Re: Problems with AMD64 and 8 GB RAM?

From: Scott Long (scottl_at_samsco.org)
Date: 03/31/05

  • Next message: Scott Long: "Re: Problems with AMD64 and 8 GB RAM?"
    Date: Wed, 30 Mar 2005 16:01:14 -0700
    To: "Greg 'groggy' Lehey" <grog@freebsd.org>
    
    

    Greg 'groggy' Lehey wrote:
    > On Wednesday, 30 March 2005 at 14:35:46 -0800, Steve Kargl wrote:
    >
    >>On Thu, Mar 31, 2005 at 07:54:39AM +0930, Greg 'groggy' Lehey wrote:
    >>
    >>>None of these problems occur when I use 4 GB memory. About the only
    >>>strangeness, which seems to come from the BIOS, is that it recognizes
    >>>only 3.5 GB. If I put all DIMMS in, it recognizes the full 8 GB
    >>>memory.
    >>>
    >>>I realize that this isn't enough to diagnose the problem.
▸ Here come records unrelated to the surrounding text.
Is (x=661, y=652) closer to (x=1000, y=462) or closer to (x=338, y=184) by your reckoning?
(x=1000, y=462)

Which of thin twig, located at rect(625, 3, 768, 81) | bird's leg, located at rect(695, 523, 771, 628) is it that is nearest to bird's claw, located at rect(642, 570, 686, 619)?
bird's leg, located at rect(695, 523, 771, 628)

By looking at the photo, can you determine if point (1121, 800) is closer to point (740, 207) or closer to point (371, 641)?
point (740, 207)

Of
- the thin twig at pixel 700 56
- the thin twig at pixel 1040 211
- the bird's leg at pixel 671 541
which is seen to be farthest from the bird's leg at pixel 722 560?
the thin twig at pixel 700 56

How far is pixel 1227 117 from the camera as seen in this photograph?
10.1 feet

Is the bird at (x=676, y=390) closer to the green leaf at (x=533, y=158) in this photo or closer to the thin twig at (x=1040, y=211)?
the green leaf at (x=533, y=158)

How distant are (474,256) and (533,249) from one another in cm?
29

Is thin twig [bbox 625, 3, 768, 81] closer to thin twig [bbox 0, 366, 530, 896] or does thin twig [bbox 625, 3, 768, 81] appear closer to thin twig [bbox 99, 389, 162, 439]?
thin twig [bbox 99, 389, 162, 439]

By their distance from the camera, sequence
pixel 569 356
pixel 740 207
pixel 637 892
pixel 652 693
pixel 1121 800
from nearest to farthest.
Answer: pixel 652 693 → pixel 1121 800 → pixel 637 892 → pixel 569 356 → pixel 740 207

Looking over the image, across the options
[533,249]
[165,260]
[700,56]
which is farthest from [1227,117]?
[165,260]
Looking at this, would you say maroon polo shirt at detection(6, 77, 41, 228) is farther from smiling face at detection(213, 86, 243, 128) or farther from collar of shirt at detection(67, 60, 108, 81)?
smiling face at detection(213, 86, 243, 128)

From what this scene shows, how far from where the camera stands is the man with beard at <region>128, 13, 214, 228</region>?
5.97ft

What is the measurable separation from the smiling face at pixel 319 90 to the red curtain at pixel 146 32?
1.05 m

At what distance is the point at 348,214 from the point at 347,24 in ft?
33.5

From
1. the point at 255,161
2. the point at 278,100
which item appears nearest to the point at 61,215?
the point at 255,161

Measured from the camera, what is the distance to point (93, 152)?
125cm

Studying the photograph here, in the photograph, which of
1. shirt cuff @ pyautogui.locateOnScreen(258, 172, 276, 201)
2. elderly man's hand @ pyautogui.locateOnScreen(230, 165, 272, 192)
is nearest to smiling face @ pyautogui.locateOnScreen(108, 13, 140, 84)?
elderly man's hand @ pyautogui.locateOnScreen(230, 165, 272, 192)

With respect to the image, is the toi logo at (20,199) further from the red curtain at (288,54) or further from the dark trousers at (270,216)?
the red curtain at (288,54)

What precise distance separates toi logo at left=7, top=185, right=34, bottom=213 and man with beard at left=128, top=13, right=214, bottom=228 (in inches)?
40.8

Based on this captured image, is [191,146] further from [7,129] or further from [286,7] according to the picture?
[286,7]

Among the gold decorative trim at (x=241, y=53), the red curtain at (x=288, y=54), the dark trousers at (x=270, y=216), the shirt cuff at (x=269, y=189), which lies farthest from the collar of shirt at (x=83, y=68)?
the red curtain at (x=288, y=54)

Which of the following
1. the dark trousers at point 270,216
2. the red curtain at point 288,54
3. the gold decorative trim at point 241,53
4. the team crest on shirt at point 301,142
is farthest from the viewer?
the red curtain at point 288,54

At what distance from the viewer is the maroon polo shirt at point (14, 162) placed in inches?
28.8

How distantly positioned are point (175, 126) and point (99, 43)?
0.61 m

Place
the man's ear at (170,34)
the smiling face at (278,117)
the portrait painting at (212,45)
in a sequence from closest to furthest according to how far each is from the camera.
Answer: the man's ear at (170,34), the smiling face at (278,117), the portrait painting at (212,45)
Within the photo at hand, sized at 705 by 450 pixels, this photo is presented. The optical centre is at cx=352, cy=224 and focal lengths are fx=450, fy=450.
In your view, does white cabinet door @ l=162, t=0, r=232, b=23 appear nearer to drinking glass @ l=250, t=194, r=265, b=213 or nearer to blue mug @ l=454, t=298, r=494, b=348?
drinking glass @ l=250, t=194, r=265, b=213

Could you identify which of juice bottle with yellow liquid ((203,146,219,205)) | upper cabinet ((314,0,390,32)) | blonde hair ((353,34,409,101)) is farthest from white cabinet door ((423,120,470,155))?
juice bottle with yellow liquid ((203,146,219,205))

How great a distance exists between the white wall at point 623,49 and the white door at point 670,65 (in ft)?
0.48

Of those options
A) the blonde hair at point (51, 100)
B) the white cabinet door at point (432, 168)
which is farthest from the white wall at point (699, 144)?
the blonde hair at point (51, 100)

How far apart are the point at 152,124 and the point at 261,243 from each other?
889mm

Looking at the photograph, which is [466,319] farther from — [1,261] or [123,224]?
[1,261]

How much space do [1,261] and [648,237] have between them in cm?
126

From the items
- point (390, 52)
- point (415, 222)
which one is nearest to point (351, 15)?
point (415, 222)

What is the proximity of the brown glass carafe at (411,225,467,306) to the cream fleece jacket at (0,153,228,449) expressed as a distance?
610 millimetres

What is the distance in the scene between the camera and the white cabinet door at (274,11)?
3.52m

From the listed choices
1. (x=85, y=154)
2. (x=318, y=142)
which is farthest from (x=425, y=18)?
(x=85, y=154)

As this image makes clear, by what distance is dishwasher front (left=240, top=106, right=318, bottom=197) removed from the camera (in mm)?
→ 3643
The reason
    >>>for this message now is to ask:
    >>>
    >>>1. Has anybody else seen this problem?
    >>>2. Has anybody else used this hardware configuration and *not* seen
    >>> this problem?
    >>>3. Where should I look next?
    >>
    >>Have you run sysutils/memtest86 with the 8 GB?
    >
    >
    > Heh. Difficult when the system doesn't run.
    >
    >
    >>I had 4 bad out of 12 tested where the DIMMs were Crucial PC2700 2GB
    >>Reg. ECC DIMMs.
    >
    >
    > OK, this makes sense. It might also explain why the 4 GB
    > configuration only recognizes 3.5 GB.
    >

    No, and I'm going to make this an FAQ and post it in a very obvious
    place, since 4+ GB is so easy to get and people don't seem to understand
    the PC architecture very well.

    Almost all systems put the PCI Memory Mapped IO window into the 3.75-4GB
    region of the physical memory map. The registers for the APICs and
    other system resources are also typically in this region. Now with
    PCI-Express, the Memory Mapped PCI config registers are typically being
    mapped in the 3.5-3.75GB range. The memory controllers, host bridges,
    north-bridges, and/or whatever else glues the memory to the bus to the
    CPU decode these addresses into PCI cycles, not RAM cycles. Some
    systems are smart and re-map the RAM that is hidden by these holes into
    a region >4GB. Some systems are dumb, though, and just deny you access
    to the RAM that is covered up. It's very much like the old days of the
    XT/AT architecture when you had 1MB of RAM but everything above 640k was
    hidden by the VGA framebuffer, ISA option ROMs, and system BIOS, but
    some systems where smart enough to relocate the hidden RAM.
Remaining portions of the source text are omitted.